Rotten Tomatoes – 17% (22/131): Bombastic, manic, and largely laugh-free, Wild Wild West is a bizarre misfire in which greater care was lavished upon the special effects than on the script.

(The argument in the notes seems to be that the script was overwritten once they got Will Smith (mis)cast in order to make it a comedy. Then they didn’t even do that right and had to do a bunch of reshoots to add even more comedy in because audiences didn’t understand why the movie wasn’t really funny. It sounds like a complete disaster. Reviewer Highlight – The elaborate special effects are like watching money burn on the screen – Roger Ebert)

Poster – Wild Wild Sklog (F! F! F!)

wild_wild_west_ver2

(Whhhhhaaaaaaaaaaaaaaaaaaaaa. Holy shit. Move over The Avengers (1998) there is a new sheriff in town. That has got to be hands down the worst poster I have ever seen for a major motion picture release.)

Tagline(s) – It’s a whole new west. July ’99. (:D)

(Lol, yes please put this on the poster. Make sure you have that year on there in case someone is confused and thinks the movie might come out in July 2000 or July 2001. This smacks of someone being like “this is truly an event people. When children across America hang this on their walls they want to remember exactly when it came out.”)

Keyword(s) – utah; Top Ten by BMeTric: 71.5 Wild Wild West (1999); 55.3 Point Break (2015); 48.6 R.V.: Runaway Vacation (2006); 25.1 Idle Hands (1999); 24.6 Resident Evil: Extinction (2007); 23.9 My 5 Wives (2000); 23.3 Duets (2000); 22.6 Pride and Prejudice (2003); 20.3 The Mountain Between Us (2017); 18.8 Love Me Like You Do (2014);

(I wouldn’t really call Wild Wild West a Utah film unfortunately. The climax takes place there, but the film is kind of roadtrippy in how it moves around. Starts in West Virginia, moves to Washington D.C., goes to New Orleans (for an extended segment), and then they railroad it to Utah pretty directly. But it definitely takes place across a number of different settings. Still, pretty surprising we’ve not seen any of the others on this list.)

[Information given]
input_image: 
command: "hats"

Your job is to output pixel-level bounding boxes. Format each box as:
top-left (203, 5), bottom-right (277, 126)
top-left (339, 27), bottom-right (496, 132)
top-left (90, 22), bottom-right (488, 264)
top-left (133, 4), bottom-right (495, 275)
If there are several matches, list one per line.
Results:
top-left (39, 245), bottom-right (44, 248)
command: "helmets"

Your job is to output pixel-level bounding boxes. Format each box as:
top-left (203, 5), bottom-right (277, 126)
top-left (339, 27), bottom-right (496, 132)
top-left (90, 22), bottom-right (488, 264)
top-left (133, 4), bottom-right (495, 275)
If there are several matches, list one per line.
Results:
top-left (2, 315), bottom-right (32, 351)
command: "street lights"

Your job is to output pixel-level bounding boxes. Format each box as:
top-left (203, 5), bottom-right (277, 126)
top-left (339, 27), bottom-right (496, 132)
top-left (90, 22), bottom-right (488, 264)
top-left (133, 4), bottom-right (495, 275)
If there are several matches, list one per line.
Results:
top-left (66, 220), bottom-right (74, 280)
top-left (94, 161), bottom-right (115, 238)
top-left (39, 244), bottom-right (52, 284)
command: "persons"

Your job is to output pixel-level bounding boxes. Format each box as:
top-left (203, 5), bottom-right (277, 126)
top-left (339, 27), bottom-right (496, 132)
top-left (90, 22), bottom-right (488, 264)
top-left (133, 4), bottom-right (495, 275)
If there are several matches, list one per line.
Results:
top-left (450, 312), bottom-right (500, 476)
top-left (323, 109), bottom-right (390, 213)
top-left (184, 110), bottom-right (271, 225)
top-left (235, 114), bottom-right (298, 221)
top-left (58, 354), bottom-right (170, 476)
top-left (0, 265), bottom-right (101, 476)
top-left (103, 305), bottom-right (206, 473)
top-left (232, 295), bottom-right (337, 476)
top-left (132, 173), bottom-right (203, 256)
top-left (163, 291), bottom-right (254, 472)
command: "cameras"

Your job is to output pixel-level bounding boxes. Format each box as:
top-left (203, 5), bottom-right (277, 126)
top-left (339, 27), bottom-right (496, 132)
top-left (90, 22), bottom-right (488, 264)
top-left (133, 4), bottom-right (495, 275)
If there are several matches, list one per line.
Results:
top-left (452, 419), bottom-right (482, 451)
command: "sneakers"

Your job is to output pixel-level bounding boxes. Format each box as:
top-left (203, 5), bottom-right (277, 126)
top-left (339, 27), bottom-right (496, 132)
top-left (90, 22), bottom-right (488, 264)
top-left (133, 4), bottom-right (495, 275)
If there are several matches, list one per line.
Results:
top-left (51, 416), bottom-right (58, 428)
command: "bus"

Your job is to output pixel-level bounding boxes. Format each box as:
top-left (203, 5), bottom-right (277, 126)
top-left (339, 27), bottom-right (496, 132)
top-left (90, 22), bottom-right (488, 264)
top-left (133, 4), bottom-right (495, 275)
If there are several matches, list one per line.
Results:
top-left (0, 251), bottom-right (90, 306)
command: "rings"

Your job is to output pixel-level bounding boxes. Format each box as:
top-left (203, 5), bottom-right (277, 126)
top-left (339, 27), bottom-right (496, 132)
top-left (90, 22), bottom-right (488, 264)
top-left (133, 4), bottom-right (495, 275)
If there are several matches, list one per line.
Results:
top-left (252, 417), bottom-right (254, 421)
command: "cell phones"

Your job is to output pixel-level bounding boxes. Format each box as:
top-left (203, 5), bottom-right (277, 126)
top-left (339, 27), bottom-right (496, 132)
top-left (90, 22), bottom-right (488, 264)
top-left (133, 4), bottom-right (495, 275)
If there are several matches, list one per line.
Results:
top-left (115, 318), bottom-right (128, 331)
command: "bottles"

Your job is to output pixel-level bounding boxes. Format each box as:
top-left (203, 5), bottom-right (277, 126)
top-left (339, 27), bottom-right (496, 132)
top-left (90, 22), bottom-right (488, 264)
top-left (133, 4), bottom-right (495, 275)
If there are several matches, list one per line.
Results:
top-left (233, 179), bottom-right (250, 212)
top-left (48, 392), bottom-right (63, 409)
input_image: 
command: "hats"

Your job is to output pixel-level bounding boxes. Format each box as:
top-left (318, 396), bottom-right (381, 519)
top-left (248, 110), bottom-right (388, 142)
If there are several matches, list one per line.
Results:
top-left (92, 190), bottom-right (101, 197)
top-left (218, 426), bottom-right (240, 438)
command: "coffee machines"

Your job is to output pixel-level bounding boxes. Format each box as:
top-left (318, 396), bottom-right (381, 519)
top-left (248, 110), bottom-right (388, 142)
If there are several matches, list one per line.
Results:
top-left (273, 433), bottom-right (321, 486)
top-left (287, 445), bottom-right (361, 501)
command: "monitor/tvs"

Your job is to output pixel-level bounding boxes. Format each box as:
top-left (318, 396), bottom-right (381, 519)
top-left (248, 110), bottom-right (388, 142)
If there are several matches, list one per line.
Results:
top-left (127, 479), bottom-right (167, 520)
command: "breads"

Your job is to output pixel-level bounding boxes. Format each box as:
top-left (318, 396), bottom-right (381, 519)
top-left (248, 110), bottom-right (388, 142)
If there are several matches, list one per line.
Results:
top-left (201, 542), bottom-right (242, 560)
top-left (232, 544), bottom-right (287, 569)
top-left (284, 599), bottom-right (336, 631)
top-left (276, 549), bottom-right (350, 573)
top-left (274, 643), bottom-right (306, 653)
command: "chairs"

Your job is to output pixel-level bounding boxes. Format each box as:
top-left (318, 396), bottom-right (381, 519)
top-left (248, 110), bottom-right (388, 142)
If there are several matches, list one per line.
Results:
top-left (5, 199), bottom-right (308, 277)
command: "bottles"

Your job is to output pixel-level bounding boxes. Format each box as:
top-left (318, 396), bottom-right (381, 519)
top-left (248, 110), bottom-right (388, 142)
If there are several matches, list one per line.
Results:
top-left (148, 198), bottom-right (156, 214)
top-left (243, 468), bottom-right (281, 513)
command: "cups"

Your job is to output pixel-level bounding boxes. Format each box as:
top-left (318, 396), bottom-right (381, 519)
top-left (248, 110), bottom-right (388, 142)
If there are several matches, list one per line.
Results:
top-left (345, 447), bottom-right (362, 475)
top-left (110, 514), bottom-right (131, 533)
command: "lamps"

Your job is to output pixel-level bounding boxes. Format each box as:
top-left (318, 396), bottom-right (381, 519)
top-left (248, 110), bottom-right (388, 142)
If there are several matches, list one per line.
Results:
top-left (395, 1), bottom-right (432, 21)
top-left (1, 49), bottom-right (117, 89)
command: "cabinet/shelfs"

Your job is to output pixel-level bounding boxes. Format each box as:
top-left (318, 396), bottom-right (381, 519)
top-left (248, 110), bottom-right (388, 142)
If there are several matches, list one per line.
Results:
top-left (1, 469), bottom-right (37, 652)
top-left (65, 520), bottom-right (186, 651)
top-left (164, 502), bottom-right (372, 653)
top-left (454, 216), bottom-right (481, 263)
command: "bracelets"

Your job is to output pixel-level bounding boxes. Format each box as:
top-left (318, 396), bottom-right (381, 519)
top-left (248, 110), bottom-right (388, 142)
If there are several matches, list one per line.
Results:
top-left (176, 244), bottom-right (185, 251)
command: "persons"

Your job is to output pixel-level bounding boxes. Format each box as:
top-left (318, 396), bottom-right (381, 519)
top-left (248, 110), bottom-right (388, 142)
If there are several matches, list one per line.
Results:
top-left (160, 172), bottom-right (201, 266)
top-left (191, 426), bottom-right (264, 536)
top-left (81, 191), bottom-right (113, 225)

--

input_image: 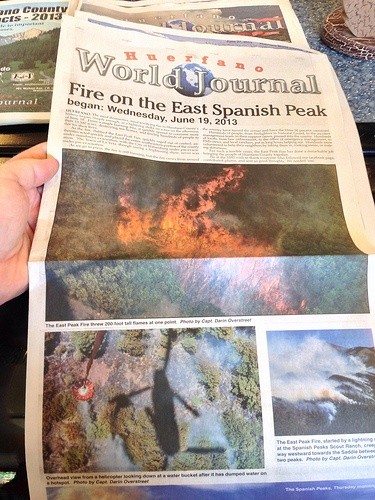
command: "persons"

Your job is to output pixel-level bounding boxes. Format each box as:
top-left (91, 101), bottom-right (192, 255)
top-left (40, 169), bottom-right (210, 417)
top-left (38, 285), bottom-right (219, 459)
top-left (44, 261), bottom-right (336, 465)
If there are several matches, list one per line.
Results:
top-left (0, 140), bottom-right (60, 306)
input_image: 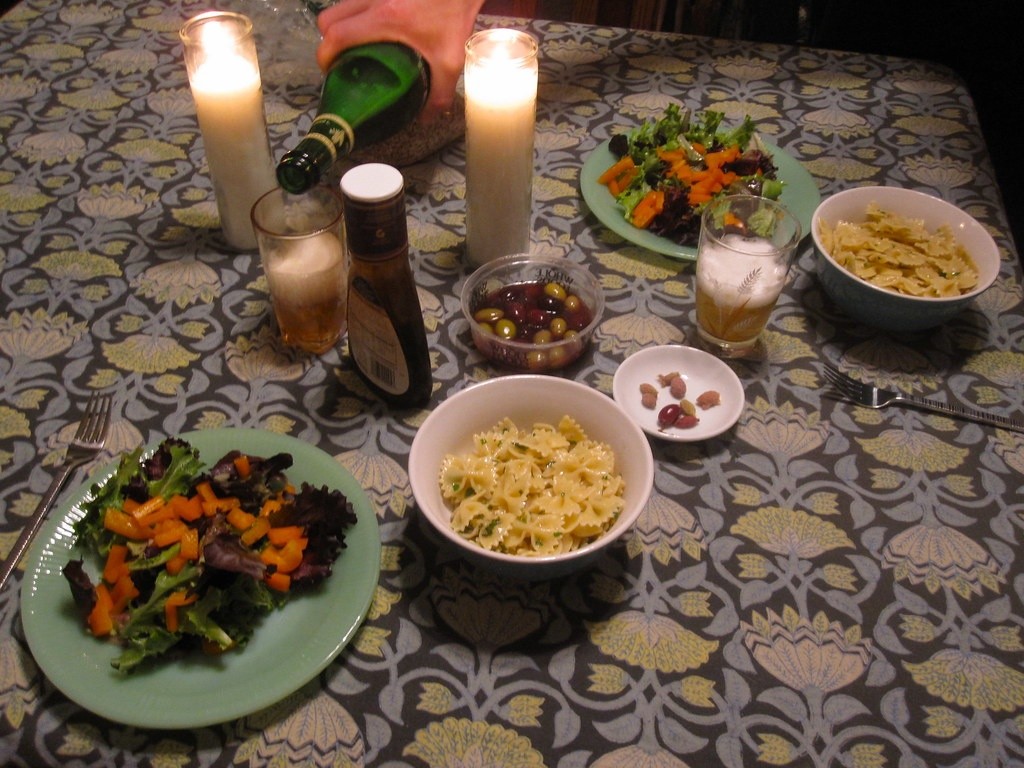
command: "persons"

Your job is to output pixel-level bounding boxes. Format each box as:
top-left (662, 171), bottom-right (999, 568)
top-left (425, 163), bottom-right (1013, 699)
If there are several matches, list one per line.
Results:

[Required actions]
1. Based on the passage on Wild Wild West, decide whether each statement agrees with it: (a) the film holds a 17% score on Rotten Tomatoes; (b) the film starts in Washington D.C.; (c) Roger Ebert compared the film's special effects to watching money burn. For each, answer yes or no and quote the words of the passage that decide it.
2. Carry the passage on Wild Wild West forward from the point where it stops.

[Results of the tasks]
1.
(a) Yes: "Rotten Tomatoes – 17% (22/131)"
(b) No: "Starts in West Virginia, moves to Washington D.C."
(c) Yes: "The elaborate special effects are like watching money burn on the screen – Roger Ebert"

2.
Notes – Will Smith turned down the lead role in The Matrix (1999) to star in this movie, being a fan of the television series. He later said this was the worst decision he made in his career. (It was. Although you can’t really say Keanu somehow because I giant star after The Matrix, and Will Smith was slightly more famous than him at that point … but Wild Wild West definitely quickened the pace of Will Smith’s box office downfall)

The film underwent costly re-shoots in an attempt to inject some humor after it was found that test audiences weren’t sure if it was supposed to be a comedy. (It shouldn’t have been)

Though a box-office failure in the U.S. (it managed to turn a profit overseas), it’s commonly joked that the only reason the film earned any money at all is because unaccompanied minors would buy tickets to this film, then use them to sneak into screenings of South Park: Bigger, Longer & Uncut (1999) and American Pie (1999). (HA)

Will Smith said that he knew the movie wasn’t any good and he was embarrassed when it earned almost fifty million dollars in its opening weekend. Years later, Smith apologized publicly to Robert Conrad (star of the original television series) and said now that he was older and more experienced, he understood Conrad’s anger and criticism of the film version, as well as Conrad’s refusal to make a cameo appearance in it. (Conrad should have had more input, although maybe he just was opposed to any movie being made)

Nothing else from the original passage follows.